◆ Provided records ◆
-------------------------

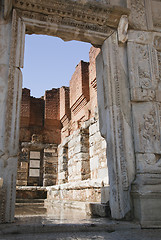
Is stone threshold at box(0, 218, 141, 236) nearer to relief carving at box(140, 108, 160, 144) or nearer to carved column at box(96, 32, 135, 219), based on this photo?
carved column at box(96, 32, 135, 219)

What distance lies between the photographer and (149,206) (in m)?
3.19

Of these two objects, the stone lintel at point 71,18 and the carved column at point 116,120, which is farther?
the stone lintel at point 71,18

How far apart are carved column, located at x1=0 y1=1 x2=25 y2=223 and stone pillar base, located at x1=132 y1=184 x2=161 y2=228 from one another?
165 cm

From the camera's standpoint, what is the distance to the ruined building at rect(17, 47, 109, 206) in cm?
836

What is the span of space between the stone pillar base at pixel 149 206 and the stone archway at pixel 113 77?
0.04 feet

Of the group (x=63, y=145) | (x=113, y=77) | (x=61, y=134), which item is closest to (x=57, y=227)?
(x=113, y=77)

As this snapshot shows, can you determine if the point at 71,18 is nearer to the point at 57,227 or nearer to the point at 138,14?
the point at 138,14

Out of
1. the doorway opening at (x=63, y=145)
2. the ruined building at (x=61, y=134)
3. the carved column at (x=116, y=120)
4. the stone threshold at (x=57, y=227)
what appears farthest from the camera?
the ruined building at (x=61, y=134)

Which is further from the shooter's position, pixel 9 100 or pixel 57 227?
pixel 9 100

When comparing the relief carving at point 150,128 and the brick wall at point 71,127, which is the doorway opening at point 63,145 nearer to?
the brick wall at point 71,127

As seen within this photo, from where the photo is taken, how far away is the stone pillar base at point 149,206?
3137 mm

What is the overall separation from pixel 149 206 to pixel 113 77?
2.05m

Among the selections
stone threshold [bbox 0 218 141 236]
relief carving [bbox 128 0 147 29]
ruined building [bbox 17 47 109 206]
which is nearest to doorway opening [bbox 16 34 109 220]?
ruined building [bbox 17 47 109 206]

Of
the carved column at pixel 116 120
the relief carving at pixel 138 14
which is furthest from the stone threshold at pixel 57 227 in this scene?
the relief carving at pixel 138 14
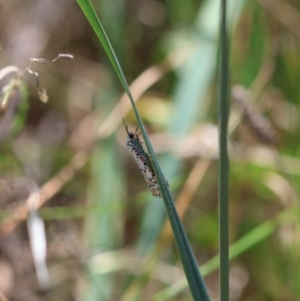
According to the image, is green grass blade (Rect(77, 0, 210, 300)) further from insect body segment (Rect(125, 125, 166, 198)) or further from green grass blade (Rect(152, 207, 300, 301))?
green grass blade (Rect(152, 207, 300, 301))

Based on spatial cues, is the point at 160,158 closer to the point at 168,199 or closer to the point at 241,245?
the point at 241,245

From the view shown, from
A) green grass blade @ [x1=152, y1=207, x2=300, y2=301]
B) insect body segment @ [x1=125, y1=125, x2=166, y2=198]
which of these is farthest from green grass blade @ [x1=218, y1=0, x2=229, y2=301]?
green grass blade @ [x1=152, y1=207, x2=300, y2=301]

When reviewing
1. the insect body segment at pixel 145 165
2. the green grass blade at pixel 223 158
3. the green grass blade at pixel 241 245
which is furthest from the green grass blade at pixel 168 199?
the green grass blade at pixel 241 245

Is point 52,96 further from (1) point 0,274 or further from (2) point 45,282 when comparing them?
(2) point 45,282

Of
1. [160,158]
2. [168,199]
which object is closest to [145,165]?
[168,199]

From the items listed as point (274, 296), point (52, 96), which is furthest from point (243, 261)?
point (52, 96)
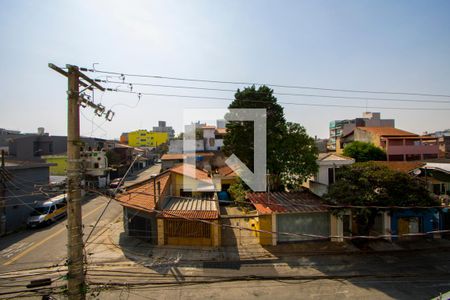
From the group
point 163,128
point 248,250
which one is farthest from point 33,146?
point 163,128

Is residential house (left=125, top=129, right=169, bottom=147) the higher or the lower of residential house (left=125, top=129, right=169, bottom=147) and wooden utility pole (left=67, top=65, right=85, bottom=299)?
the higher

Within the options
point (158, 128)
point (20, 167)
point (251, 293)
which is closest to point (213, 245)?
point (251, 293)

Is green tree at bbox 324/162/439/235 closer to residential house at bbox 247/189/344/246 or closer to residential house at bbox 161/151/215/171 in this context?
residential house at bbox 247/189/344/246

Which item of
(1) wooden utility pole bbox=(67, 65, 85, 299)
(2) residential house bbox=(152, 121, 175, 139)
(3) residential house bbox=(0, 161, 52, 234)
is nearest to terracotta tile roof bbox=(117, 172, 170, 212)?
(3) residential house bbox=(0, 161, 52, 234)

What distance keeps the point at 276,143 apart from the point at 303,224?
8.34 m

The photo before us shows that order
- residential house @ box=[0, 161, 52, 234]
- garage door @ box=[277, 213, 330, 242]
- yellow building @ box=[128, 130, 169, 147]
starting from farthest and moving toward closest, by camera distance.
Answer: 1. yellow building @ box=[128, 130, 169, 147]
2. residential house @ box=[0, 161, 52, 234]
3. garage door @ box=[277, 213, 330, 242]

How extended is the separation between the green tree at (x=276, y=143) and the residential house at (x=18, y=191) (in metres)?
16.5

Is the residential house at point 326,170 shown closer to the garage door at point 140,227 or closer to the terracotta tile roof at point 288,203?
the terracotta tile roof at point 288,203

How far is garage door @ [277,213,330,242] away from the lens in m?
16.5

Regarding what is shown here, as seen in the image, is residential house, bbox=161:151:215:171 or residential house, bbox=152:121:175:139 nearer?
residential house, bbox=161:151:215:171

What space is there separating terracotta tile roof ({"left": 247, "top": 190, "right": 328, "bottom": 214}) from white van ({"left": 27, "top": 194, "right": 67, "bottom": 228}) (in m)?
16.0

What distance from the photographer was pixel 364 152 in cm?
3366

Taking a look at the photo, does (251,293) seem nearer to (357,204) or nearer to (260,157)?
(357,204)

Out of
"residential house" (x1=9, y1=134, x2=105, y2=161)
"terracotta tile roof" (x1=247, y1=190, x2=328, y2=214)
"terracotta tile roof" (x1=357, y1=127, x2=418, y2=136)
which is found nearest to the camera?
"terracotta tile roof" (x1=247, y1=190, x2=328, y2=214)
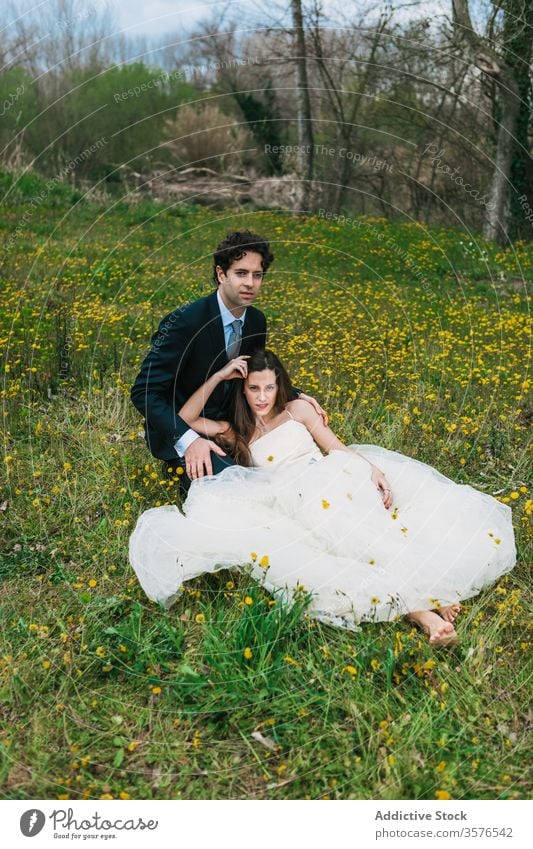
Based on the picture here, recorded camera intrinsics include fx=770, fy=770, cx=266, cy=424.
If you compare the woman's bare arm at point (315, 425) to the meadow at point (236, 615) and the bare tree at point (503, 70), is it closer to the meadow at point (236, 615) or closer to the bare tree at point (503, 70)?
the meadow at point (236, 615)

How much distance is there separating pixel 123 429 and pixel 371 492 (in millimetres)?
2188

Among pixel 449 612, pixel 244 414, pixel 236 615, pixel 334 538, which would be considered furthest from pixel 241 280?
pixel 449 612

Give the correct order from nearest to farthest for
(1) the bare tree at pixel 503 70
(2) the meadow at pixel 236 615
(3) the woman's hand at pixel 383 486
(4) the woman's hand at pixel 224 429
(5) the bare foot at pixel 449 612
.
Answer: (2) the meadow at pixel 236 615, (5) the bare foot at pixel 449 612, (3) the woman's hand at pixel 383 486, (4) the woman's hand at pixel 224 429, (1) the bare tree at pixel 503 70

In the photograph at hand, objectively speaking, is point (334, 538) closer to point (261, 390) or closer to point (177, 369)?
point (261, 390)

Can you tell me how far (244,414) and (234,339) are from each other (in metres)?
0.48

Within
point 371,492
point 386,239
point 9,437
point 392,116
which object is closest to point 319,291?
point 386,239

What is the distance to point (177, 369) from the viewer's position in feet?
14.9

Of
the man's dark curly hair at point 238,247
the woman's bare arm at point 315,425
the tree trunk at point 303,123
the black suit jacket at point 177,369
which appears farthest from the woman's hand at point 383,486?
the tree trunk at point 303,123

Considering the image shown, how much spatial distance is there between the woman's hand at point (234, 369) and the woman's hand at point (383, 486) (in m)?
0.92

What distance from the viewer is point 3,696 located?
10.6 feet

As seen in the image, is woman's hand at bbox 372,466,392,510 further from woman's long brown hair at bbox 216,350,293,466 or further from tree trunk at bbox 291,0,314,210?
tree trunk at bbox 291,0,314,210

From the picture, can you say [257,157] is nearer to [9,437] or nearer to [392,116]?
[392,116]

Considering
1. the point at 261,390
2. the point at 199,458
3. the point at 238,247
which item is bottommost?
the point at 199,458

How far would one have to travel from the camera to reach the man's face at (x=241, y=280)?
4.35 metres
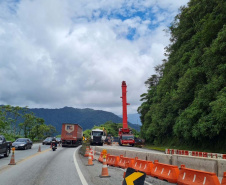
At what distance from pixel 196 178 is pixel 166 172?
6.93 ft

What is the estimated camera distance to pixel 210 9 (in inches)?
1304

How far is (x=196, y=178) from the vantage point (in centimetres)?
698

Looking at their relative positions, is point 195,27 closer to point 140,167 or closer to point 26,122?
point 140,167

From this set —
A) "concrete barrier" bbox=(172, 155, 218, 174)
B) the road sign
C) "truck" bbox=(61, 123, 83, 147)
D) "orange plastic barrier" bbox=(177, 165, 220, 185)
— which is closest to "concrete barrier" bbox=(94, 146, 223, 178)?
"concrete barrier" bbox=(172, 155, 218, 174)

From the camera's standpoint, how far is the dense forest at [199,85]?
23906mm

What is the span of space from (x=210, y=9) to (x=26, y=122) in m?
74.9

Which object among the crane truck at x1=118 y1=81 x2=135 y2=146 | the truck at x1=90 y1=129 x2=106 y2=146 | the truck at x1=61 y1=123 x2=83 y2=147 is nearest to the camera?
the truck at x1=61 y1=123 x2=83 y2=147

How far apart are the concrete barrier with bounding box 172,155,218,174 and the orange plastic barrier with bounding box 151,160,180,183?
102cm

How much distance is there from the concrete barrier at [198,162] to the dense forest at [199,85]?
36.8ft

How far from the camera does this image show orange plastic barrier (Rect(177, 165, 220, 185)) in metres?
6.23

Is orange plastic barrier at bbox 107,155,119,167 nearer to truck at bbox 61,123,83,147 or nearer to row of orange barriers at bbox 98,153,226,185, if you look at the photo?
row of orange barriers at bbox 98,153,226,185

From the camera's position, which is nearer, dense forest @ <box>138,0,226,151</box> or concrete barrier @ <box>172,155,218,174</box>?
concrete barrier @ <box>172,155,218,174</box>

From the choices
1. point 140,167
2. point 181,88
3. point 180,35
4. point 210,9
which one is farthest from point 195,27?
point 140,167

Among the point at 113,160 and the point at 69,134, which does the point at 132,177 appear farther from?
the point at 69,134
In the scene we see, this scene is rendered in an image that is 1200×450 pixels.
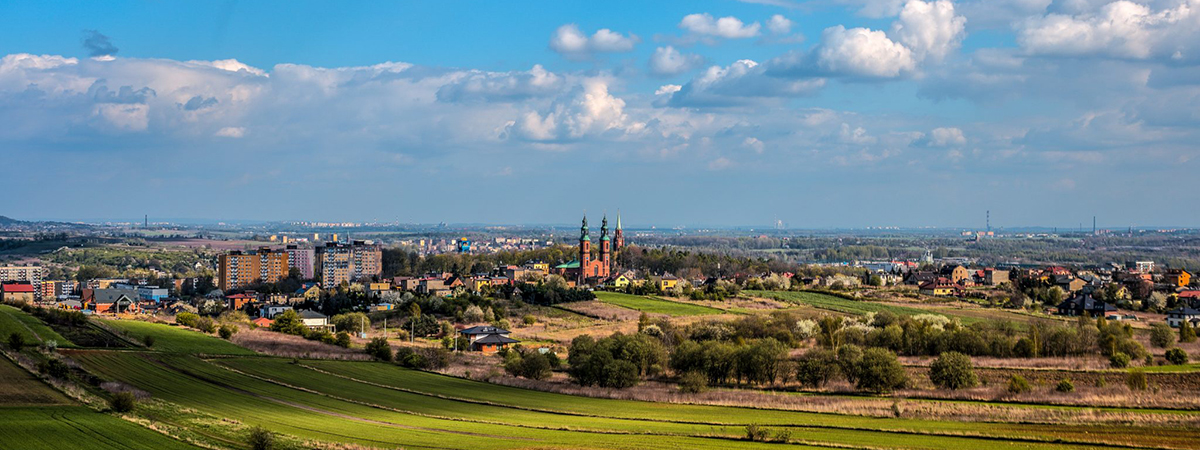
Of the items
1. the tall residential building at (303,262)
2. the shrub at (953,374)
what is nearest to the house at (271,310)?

-------------------------

◆ Instruction ◆
Please output exactly the lines from the line containing "How far apart are the" through the last line of the records above, both included, and leave out any pictures.

◆ Task output ◆
How far apart are the concrete barrier with bounding box 172,155,218,174 and the orange plastic barrier with bounding box 151,160,180,183?
102cm

How much distance is there from the concrete barrier at [198,162] to the dense forest at [199,85]?
36.8ft

How far from the camera does this image show orange plastic barrier (Rect(177, 165, 220, 185)) in metres?
6.23

Is orange plastic barrier at bbox 107,155,119,167 nearer to truck at bbox 61,123,83,147 or nearer to row of orange barriers at bbox 98,153,226,185, if you look at the photo?
row of orange barriers at bbox 98,153,226,185

From the camera's position, which is nearer, dense forest @ <box>138,0,226,151</box> or concrete barrier @ <box>172,155,218,174</box>?
concrete barrier @ <box>172,155,218,174</box>

From the choices
1. point 140,167
2. point 181,88
3. point 180,35
4. point 210,9
which one is farthest from point 195,27?
point 140,167

Among the point at 113,160 and the point at 69,134, which does the point at 132,177 appear farther from?
the point at 69,134
In the scene we see, this scene is rendered in an image that is 1200×450 pixels.
Of the items
1. the tall residential building at (303,262)
2. the shrub at (953,374)
what is nearest to the house at (271,310)?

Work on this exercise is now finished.